* **What to produce**
Each line of data below is to be returned exactly, leaving out any picture.

* **Information**
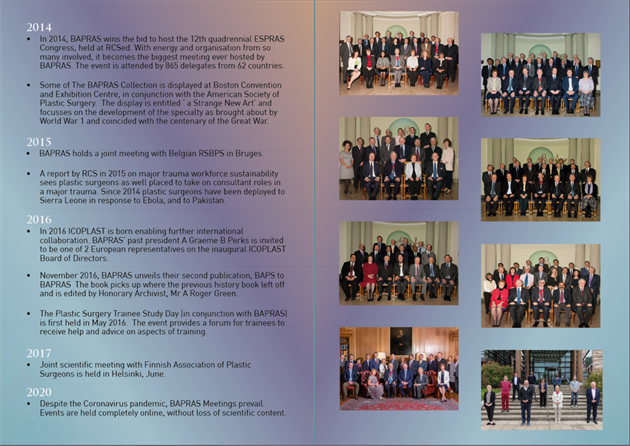 2014
• In 2014, BAPRAS wins the bid to host the 12th quadrennial ESPRAS Congress, held at RCSed. With energy and organisation from so many involved, it becomes the biggest meeting ever hosted by BAPRAS. The event is attended by 865 delegates from 62 countries.

• Some of The BAPRAS Collection is displayed at Boston Convention and Exhibition Centre, in conjunction with the American Society of Plastic Surgery. The display is entitled ' a Strange New Art' and focusses on the development of the specialty as brought about by World War 1 and coincided with the centenary of the Great War.

2015
• BAPRAS holds a joint meeting with Belgian RSBPS in Bruges.

• A report by RCS in 2015 on major trauma workforce sustainability sees plastic surgeons as well placed to take on consultant roles in a major trauma. Since 2014 plastic surgeons have been deployed to Sierra Leone in response to Ebola, and to Pakistan.

2016
• In 2016 ICOPLAST is born enabling further international collaboration. BAPRAS' past president A Graeme B Perks is invited to be one of 2 European representatives on the inaugural ICOPLAST Board of Directors.

• November 2016, BAPRAS unveils their second publication, BAPS to BAPRAS. The book picks up where the previous history book left off and is edited by Honorary Archivist, Mr A Roger Green.

• The Plastic Surgery Trainee Study Day (in conjunction with BAPRAS) is first held in May 2016. The event provides a forum for trainees to receive help and advice on aspects of training.

2017
• Joint scientific meeting with Finnish Association of Plastic Surgeons is held in Helsinki, June.

2020
• Despite the Coronavirus pandemic, BAPRAS Meetings prevail. Events are held completely online, without loss of scientific content.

* **Answer below**
 2014
• In 2014, BAPRAS wins the bid to host the 12th quadrennial ESPRAS Congress, held at RCSed. With energy and organisation from so many involved, it becomes the biggest meeting ever hosted by BAPRAS. The event is attended by 865 delegates from 62 countries.

• Some of The BAPRAS Collection is displayed at Boston Convention and Exhibition Centre, in conjunction with the American Society of Plastic Surgery. The display is entitled ' a Strange New Art' and focusses on the development of the specialty as brought about by World War 1 and coincided with the centenary of the Great War.

2015
• BAPRAS holds a joint meeting with Belgian RSBPS in Bruges.

• A report by RCS in 2015 on major trauma workforce sustainability sees plastic surgeons as well placed to take on consultant roles in a major trauma. Since 2014 plastic surgeons have been deployed to Sierra Leone in response to Ebola, and to Pakistan.

2016
• In 2016 ICOPLAST is born enabling further international collaboration. BAPRAS' past president A Graeme B Perks is invited to be one of 2 European representatives on the inaugural ICOPLAST Board of Directors.

• November 2016, BAPRAS unveils their second publication, BAPS to BAPRAS. The book picks up where the previous history book left off and is edited by Honorary Archivist, Mr A Roger Green.

• The Plastic Surgery Trainee Study Day (in conjunction with BAPRAS) is first held in May 2016. The event provides a forum for trainees to receive help and advice on aspects of training.

2017
• Joint scientific meeting with Finnish Association of Plastic Surgeons is held in Helsinki, June.

2020
• Despite the Coronavirus pandemic, BAPRAS Meetings prevail. Events are held completely online, without loss of scientific content.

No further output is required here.